(Material to process Opens)

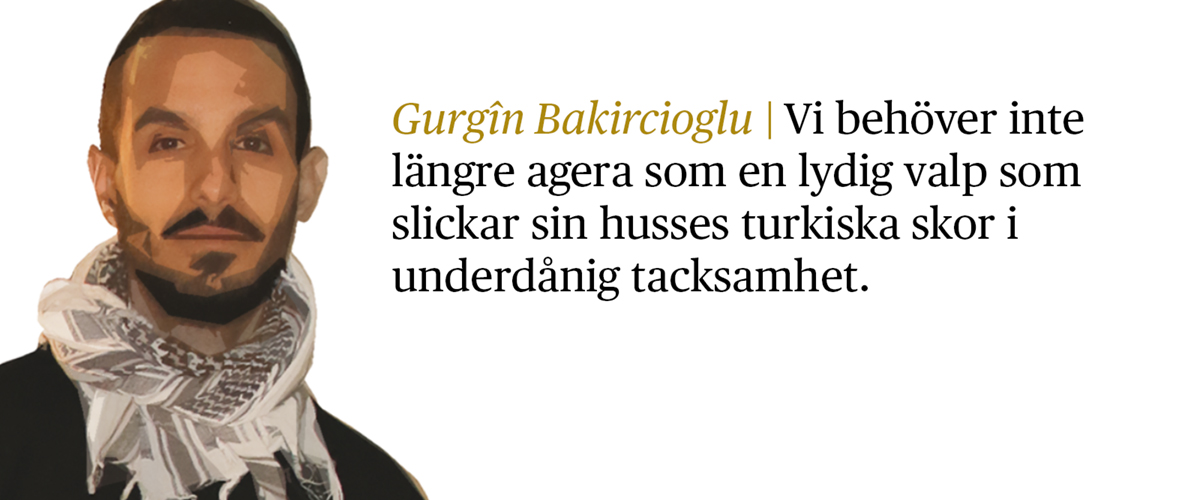 Gurgîn Bakircioglu med citat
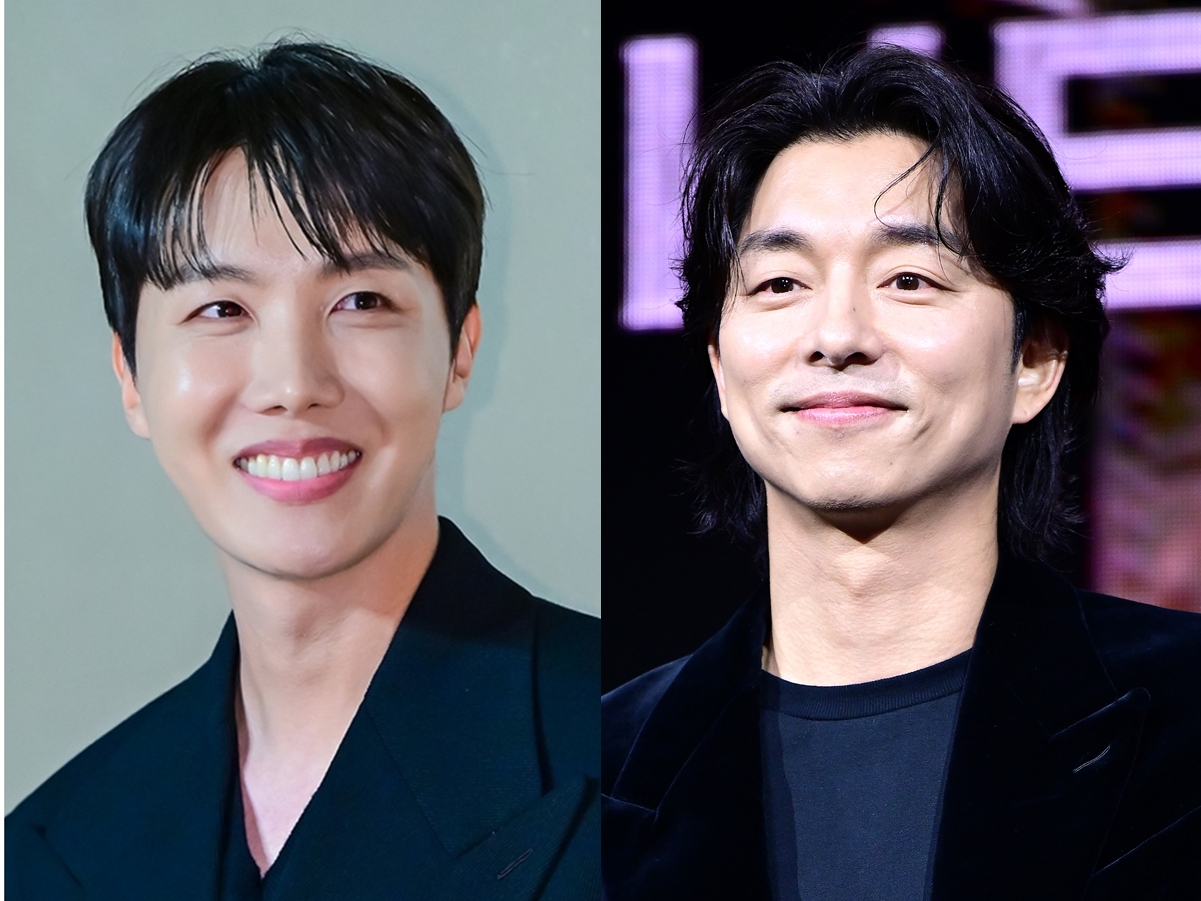 BTS・J-HOPE＆俳優コン・ユ、奇跡の2SHOTに反響殺到！「嘘でしょ」「激アツすぎる」【PHOTO】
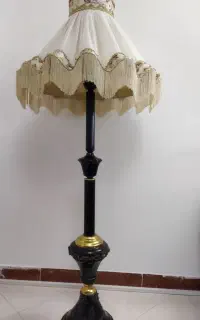 آباژور ایستاده سالم
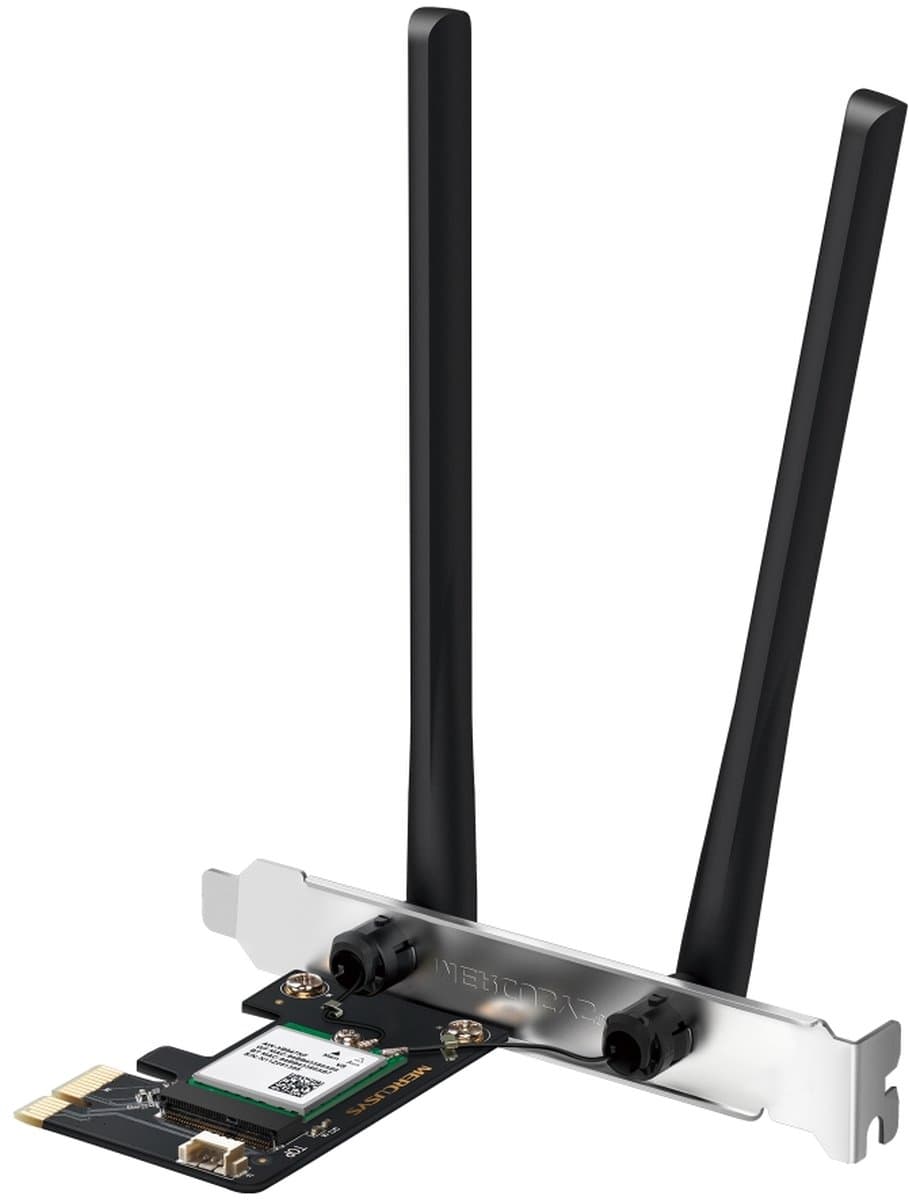 MERCUSYS MA70XE Wi-Fi 6 a Bluetooth 5.4 PCIe Adaptér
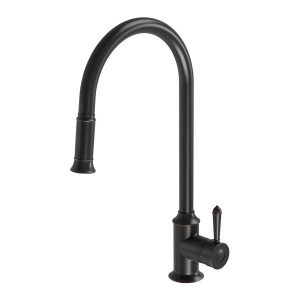 Nostalgia Pull Out Sink Mixer Black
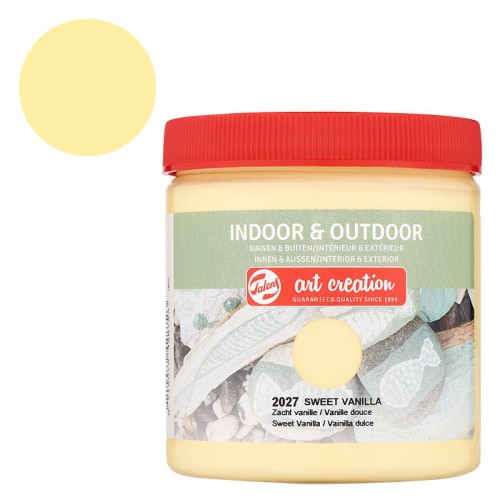 Farba Indoor & Outdoor Opaque Art Creation 250 ml - 2027 Sweet vanilla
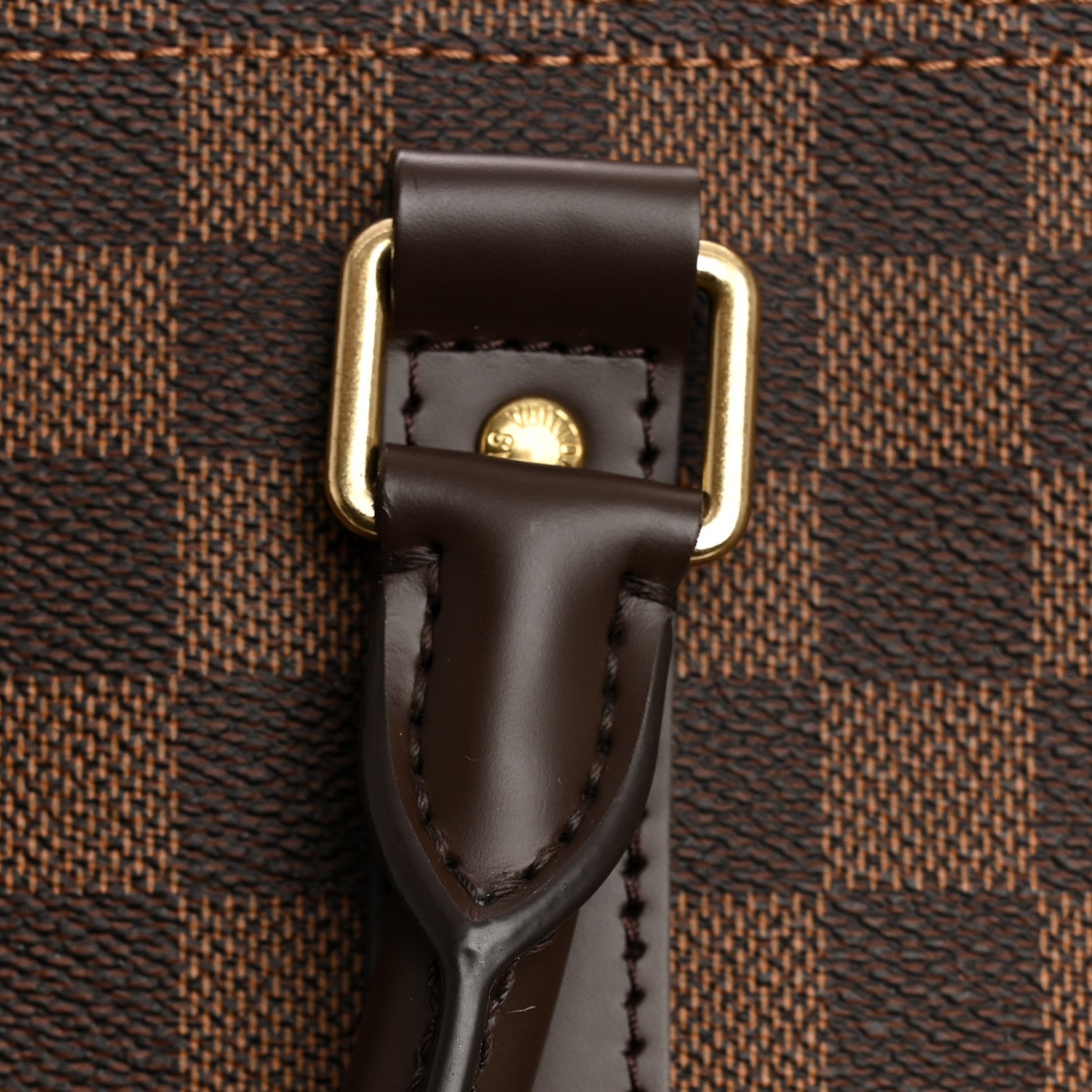 Louis Vuitton Damier Ebene Keepall Bandouliere 55 9 of 12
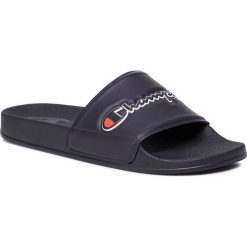 Klapki CHAMPION - M-Evoscript S21209-F19-BS501 Triple Nny. Niebieskie klapki i japonki męskie CHAMPION, bez wzorów, z materiału. Za 109.00 zł.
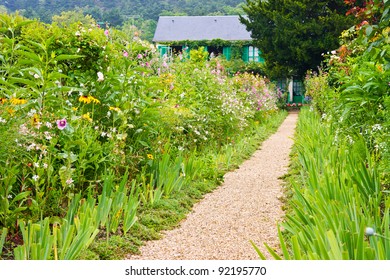 Monet's Garden In Giverny, France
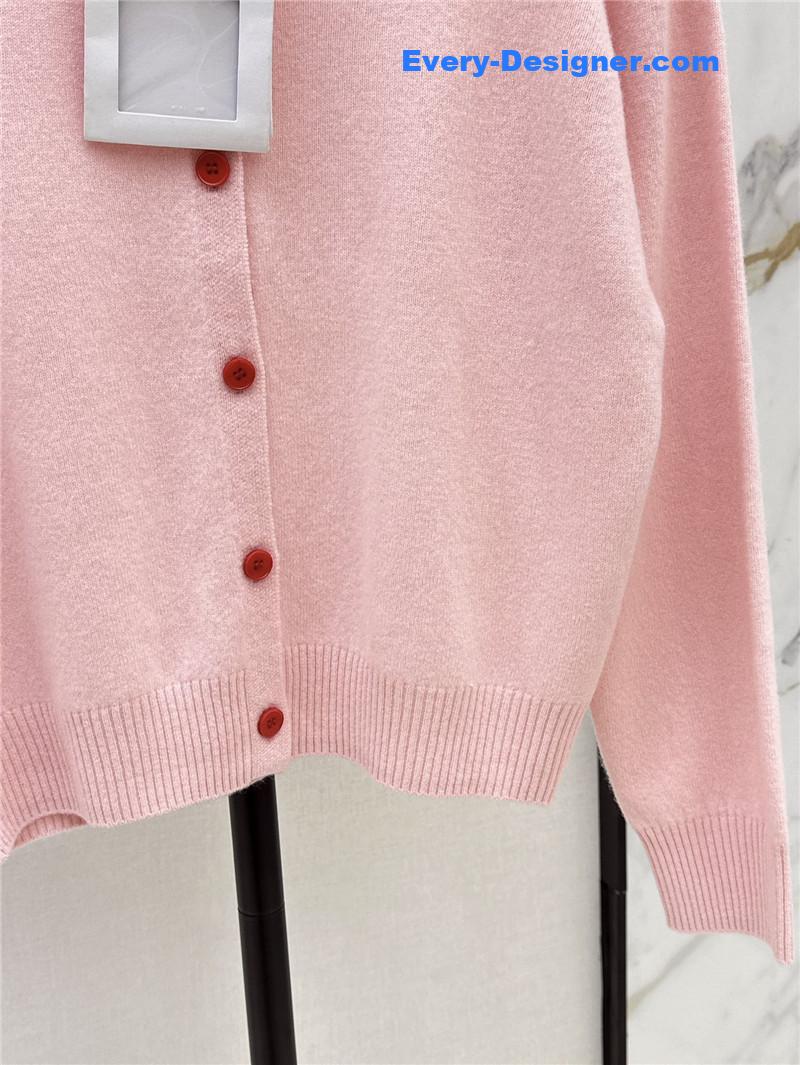 Ch**el second-hand cardigan rreplica d&g clothing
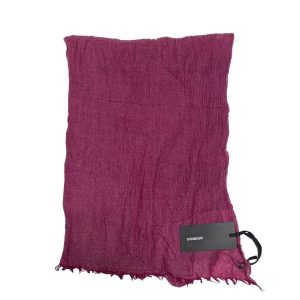 DONDUP SCIARPA MISTO LANA FUCSIA DONNA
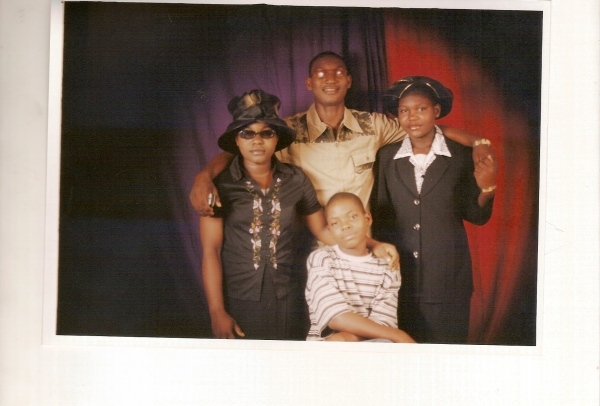 MY SIBLINGS AND I - click for next photo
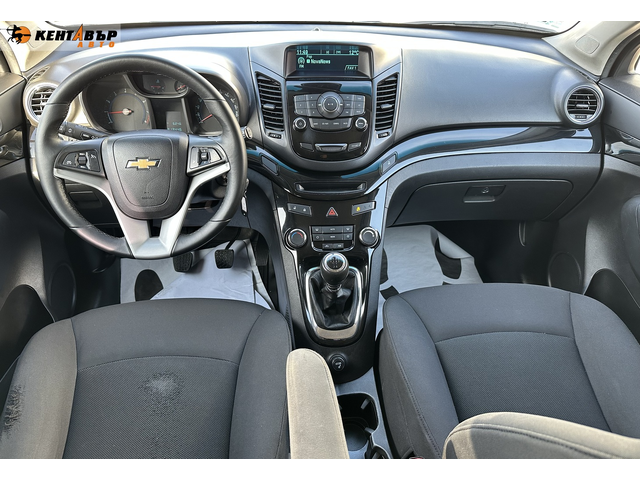 Chevrolet Orlando 1.8i 141 к.с./ГАРАНЦИЯ ОТ КЕНТАВЪР - автомобили, коли, обяви за нови и употребявани 10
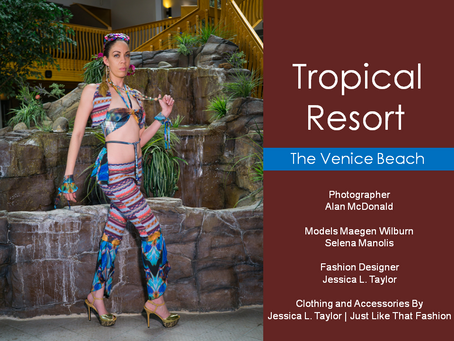 PQs Tropical Resort ~ The Venice Beach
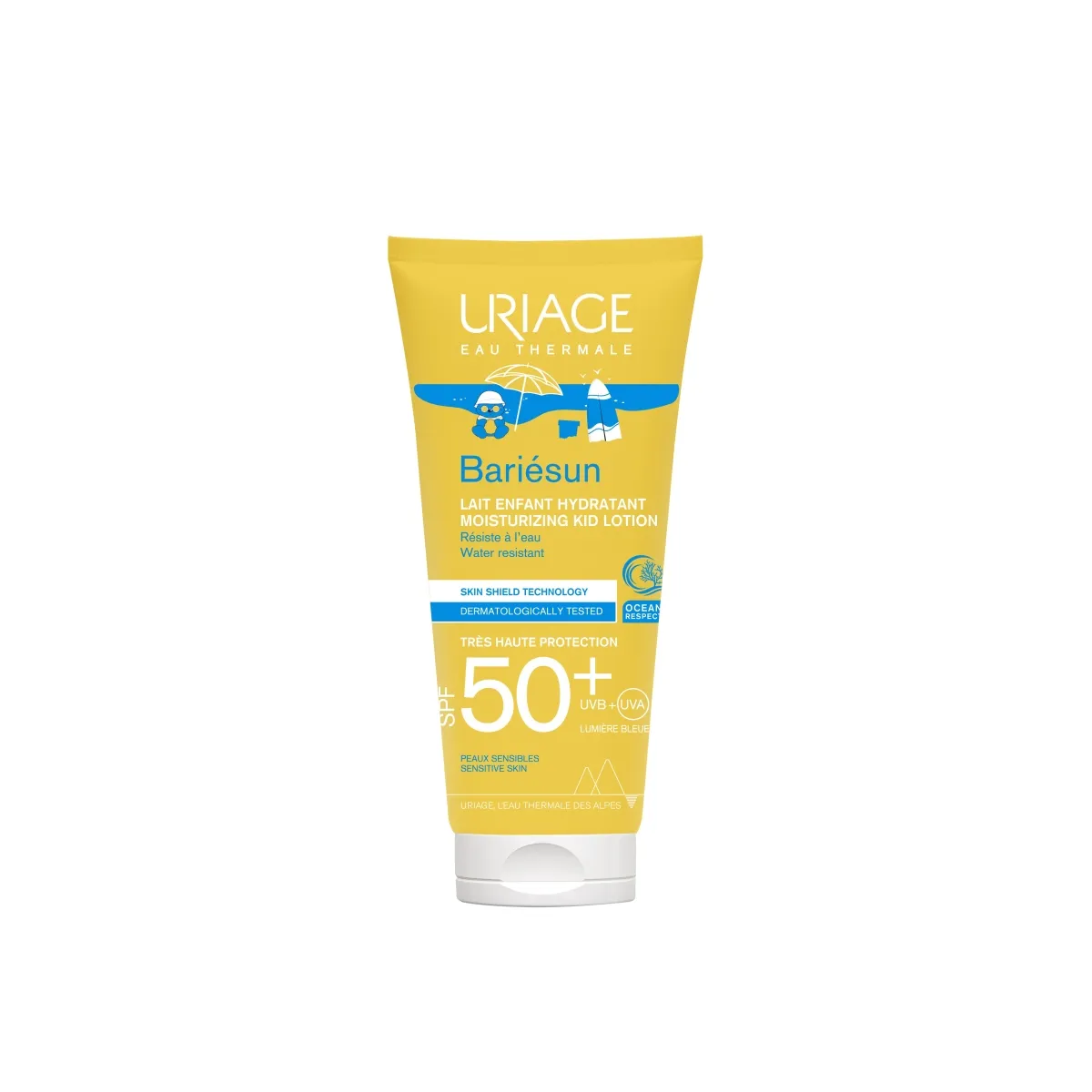 URIAGE BARIESUN PÄIKESEKAITSEPIIM LASTELE SPF50+ 100ML - Tootepilt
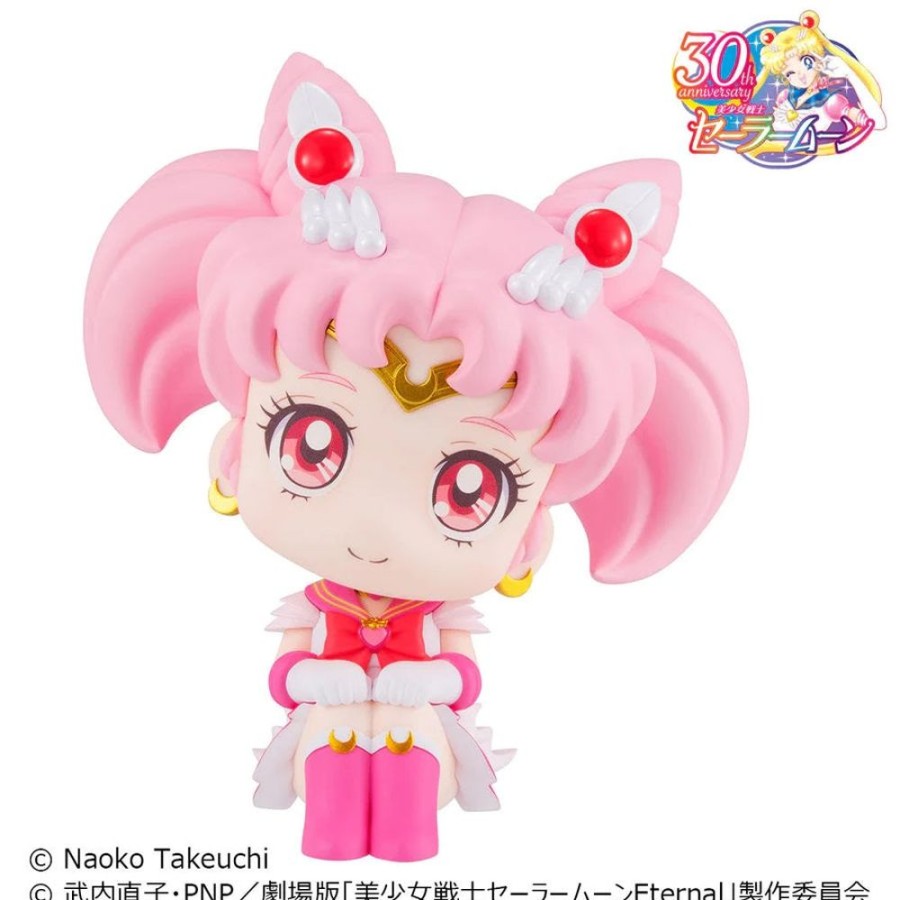 Anime Sailor Moon Sailor Moon Figures | Sailor Moon: Pretty Guardian - Lookup Series - Super Sailor Chibi Moon Figure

(Material to process Closes)

Task item — Once the pictures are set aside, give the listing again word for word.

Exercise response —
 Gurgîn Bakircioglu med citat
 BTS・J-HOPE＆俳優コン・ユ、奇跡の2SHOTに反響殺到！「嘘でしょ」「激アツすぎる」【PHOTO】
 آباژور ایستاده سالم
 MERCUSYS MA70XE Wi-Fi 6 a Bluetooth 5.4 PCIe Adaptér
 Nostalgia Pull Out Sink Mixer Black
 Farba Indoor & Outdoor Opaque Art Creation 250 ml - 2027 Sweet vanilla
 Louis Vuitton Damier Ebene Keepall Bandouliere 55 9 of 12
 Klapki CHAMPION - M-Evoscript S21209-F19-BS501 Triple Nny. Niebieskie klapki i japonki męskie CHAMPION, bez wzorów, z materiału. Za 109.00 zł.
 Monet's Garden In Giverny, France
 Ch**el second-hand cardigan rreplica d&g clothing
 DONDUP SCIARPA MISTO LANA FUCSIA DONNA
 MY SIBLINGS AND I - click for next photo
 Chevrolet Orlando 1.8i 141 к.с./ГАРАНЦИЯ ОТ КЕНТАВЪР - автомобили, коли, обяви за нови и употребявани 10
 PQs Tropical Resort ~ The Venice Beach
 URIAGE BARIESUN PÄIKESEKAITSEPIIM LASTELE SPF50+ 100ML - Tootepilt
 Anime Sailor Moon Sailor Moon Figures | Sailor Moon: Pretty Guardian - Lookup Series - Super Sailor Chibi Moon Figure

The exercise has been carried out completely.